The workers, meanwhile, have been busy. Producing a free paper every day hasn’t been easy or cheap, but they’ve been getting a lot of financial and moral support from labour unions, politicians (PQ, NDP) local businesses, fellow journalists, and of course the Quebec City reading public. They’ve handed out millions of copies, and launched a website at mediamatinquebec.com. They’ve even started stealing away advertisers.

But when it comes down to it, the only real winner in all this is Le Soleil, which is taking advantage of the strike to position itself as the Quebec City paper, and starting to recoup some of the readership it lost to the Journal after Le Soleil’s workers went on strike 10 years ago.

I don’t necessarily blindly support the workers in this case, and I certainly don’t support the Journal. But it’s hard not to be impressed with what’s been done and how they’re still going five months later. Stoppages at transit authorities and cemeteries stopped only after threats from the government. Since the populace doesn’t care much about a paper not producing original journalism, this stalemate looks like it could go on forever.

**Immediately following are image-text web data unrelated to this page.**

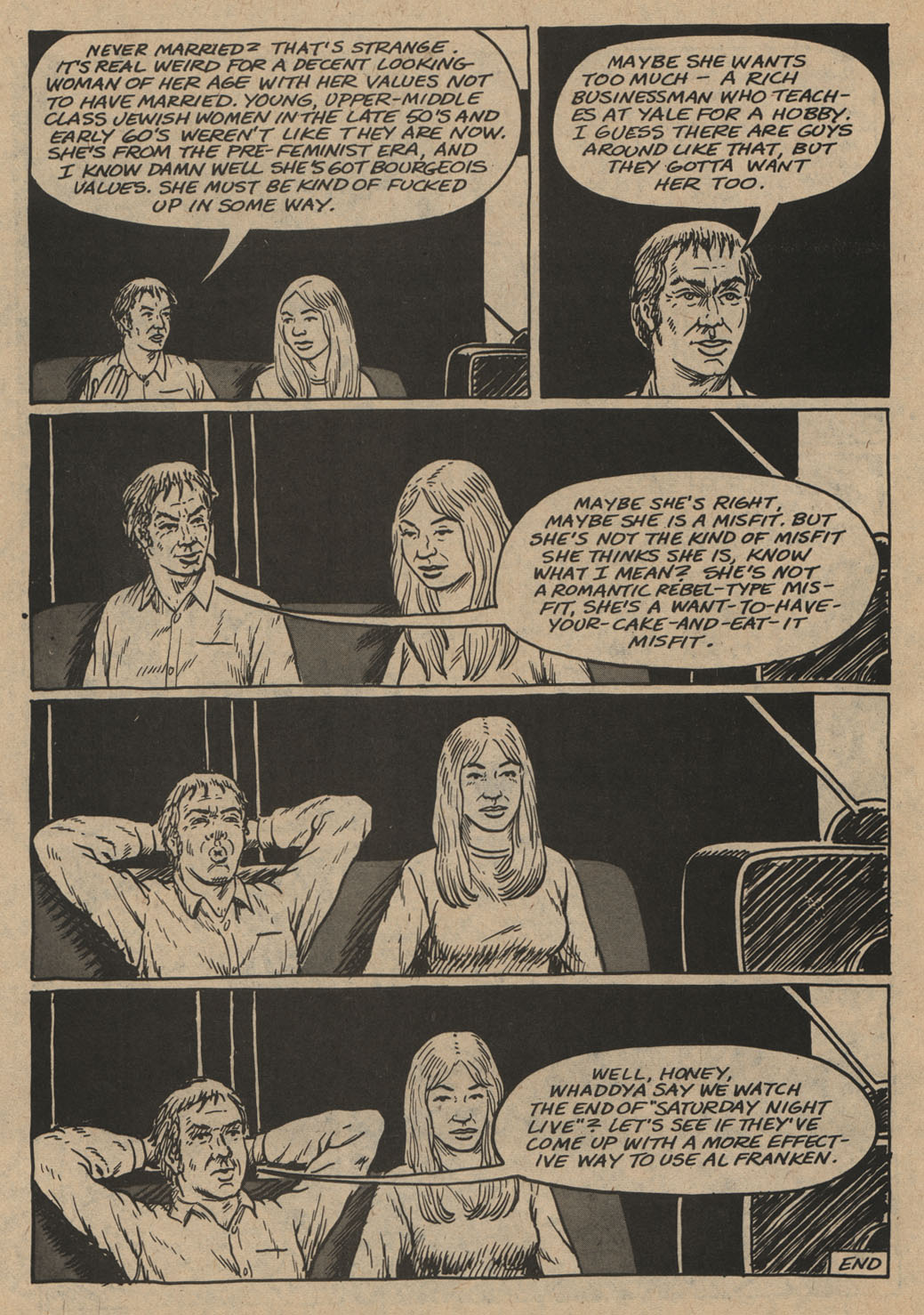 Read online American Splendor (1976) comic -  Issue #6 - 57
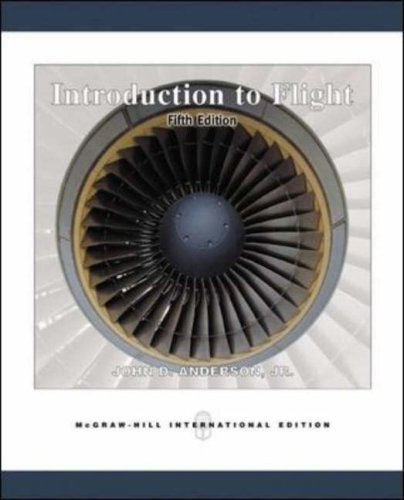 Stock image for Introduction to Flight for sale by Front Cover Books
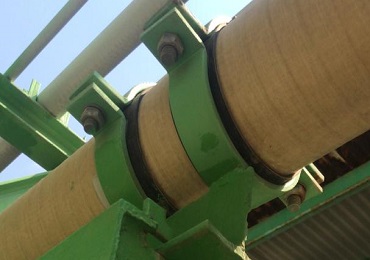GRV fiberglass Pipelines in the Middle East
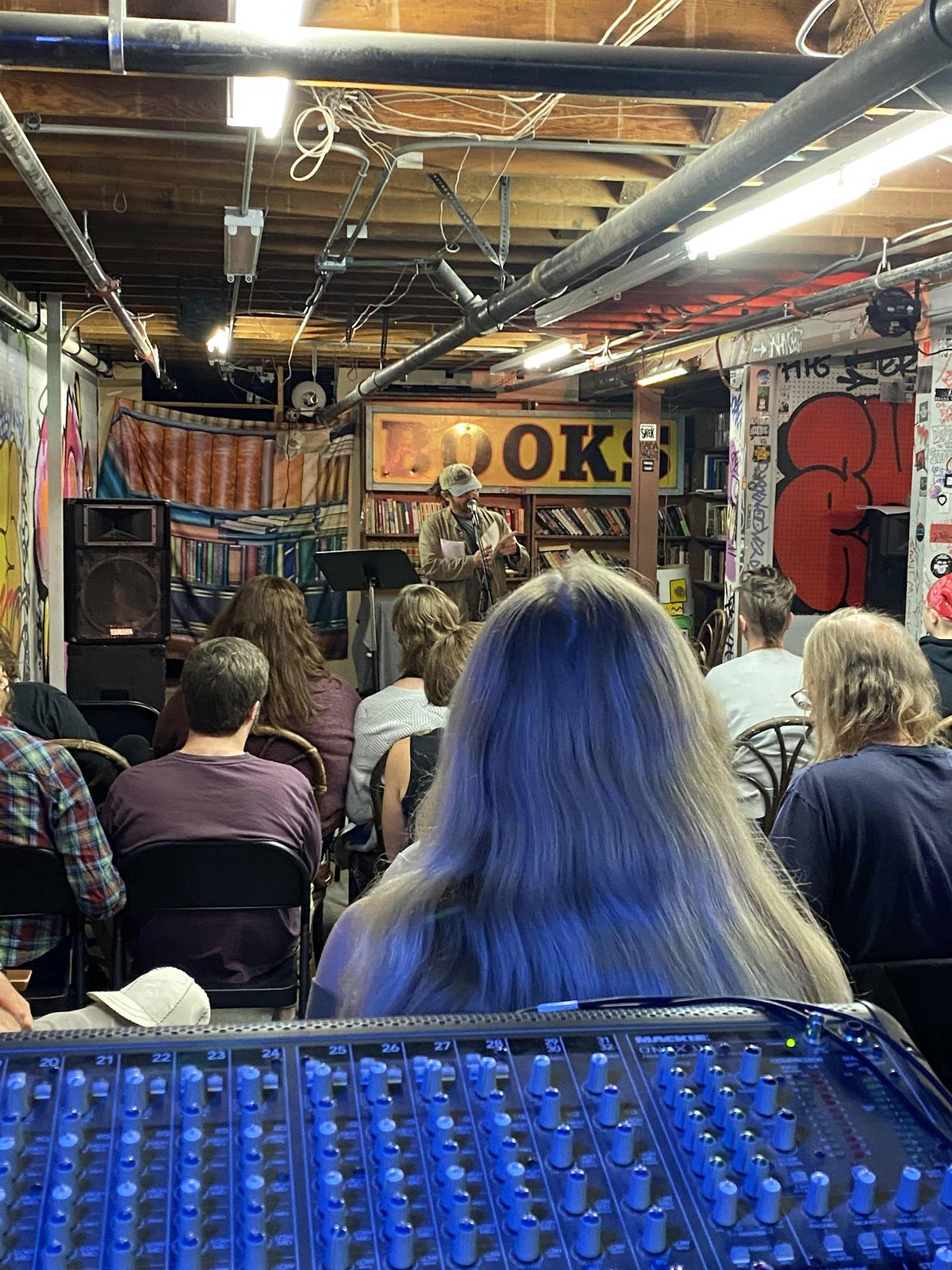 Snap Crackle Poetry! Open Mic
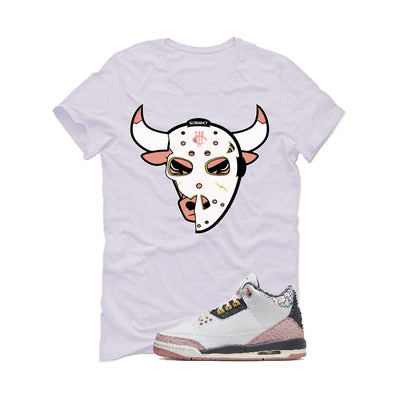 GS Air Jordan 3 “Red Stardust” | illcurrency White T-Shirt (Jason Bully)
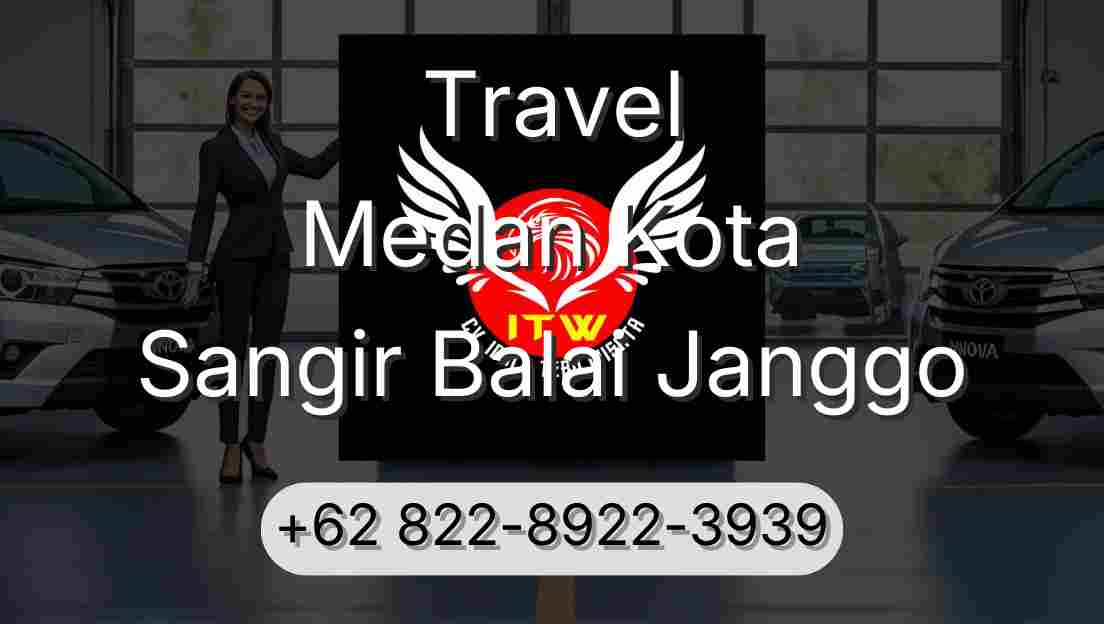Travel Medan Kota Sangir Balai Janggo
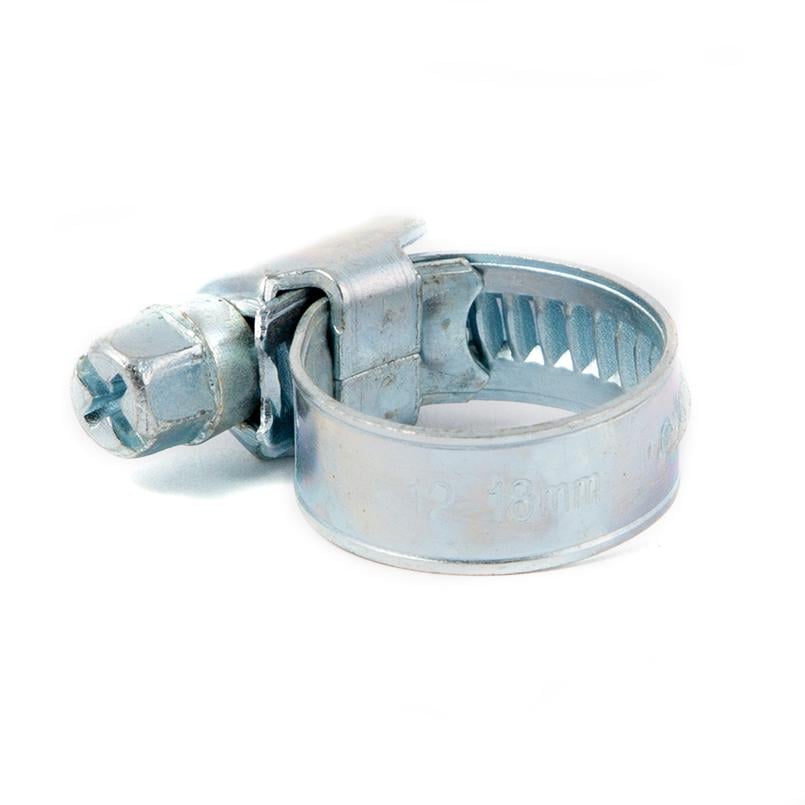 Хомут CarLife оцинкованный 12-18 1,9х0,67 мм 100 шт.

So long as organized labour keeps funding MédiaMatinQuébec and puts food on its employees’ tables.

For more details, consult this timeline of events.

Scabs at the Journal de Québec

The Journal de Québec have won a case before the Commission des relations du travail du Québec, which ruled today that four employees of the newspaper were illegally working as scabs during the labour conflict which has dragged on since April. The Journal was criticized by its union for a sudden increase in the number of managers just before the lockout began.